- [BRIEF]:
Can you rewrite the stretch of the listing from the line containing "Of the things" through the end of the listing, replacing "nearest" with "closest" and leaving everything else unchanged?

(Scene-based spatial questions)
= = =
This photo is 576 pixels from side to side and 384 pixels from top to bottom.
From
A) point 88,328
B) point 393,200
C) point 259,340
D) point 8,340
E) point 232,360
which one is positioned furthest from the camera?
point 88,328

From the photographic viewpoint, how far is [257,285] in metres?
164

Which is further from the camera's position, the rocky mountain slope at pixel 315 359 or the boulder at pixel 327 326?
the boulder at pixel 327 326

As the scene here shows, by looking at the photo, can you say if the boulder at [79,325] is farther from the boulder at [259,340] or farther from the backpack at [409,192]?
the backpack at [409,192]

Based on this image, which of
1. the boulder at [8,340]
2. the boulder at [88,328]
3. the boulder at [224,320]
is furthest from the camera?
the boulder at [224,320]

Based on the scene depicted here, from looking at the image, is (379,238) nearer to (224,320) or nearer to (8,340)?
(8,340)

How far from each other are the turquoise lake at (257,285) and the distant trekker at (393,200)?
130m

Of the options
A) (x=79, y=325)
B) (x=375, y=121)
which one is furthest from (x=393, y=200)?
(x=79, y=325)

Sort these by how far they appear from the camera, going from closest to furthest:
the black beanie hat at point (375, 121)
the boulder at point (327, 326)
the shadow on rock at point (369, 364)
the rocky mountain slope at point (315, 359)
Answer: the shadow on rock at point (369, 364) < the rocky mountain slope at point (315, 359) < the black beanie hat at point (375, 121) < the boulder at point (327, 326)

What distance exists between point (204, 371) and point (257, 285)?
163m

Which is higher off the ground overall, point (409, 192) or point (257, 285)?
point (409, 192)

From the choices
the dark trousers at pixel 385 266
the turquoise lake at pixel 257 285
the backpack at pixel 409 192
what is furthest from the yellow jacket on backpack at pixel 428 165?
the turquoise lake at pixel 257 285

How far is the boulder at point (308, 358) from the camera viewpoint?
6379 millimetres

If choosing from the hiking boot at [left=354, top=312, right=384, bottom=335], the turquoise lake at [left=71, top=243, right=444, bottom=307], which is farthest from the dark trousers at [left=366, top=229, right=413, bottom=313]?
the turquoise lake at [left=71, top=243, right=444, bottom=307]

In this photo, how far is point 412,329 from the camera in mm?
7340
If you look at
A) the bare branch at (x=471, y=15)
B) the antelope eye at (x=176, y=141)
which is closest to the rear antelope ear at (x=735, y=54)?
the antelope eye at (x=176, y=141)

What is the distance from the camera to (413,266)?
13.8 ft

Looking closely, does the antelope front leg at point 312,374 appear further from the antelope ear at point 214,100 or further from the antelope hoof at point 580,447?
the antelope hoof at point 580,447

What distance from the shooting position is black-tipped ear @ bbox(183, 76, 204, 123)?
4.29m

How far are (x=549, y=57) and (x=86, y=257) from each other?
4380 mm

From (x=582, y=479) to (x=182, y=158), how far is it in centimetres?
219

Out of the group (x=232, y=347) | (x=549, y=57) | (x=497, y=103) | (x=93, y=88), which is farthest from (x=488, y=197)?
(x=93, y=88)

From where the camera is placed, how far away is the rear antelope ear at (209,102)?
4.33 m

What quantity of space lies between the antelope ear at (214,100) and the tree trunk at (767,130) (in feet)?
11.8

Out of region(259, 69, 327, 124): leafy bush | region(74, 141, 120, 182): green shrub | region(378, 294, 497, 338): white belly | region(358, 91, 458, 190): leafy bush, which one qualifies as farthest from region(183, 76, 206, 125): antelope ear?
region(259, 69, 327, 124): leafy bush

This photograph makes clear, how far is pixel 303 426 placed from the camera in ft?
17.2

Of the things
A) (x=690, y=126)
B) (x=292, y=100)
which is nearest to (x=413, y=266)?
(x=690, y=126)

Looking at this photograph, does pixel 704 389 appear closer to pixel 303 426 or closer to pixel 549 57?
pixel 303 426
= = =
- [SOLUTION TO THIS PROBLEM]:
Of the things
A) (x=690, y=126)
B) (x=292, y=100)
which is closest to (x=413, y=266)?
(x=690, y=126)

Looking at this photograph, does pixel 704 389 appear closer to pixel 303 426 or closer to pixel 549 57?
pixel 303 426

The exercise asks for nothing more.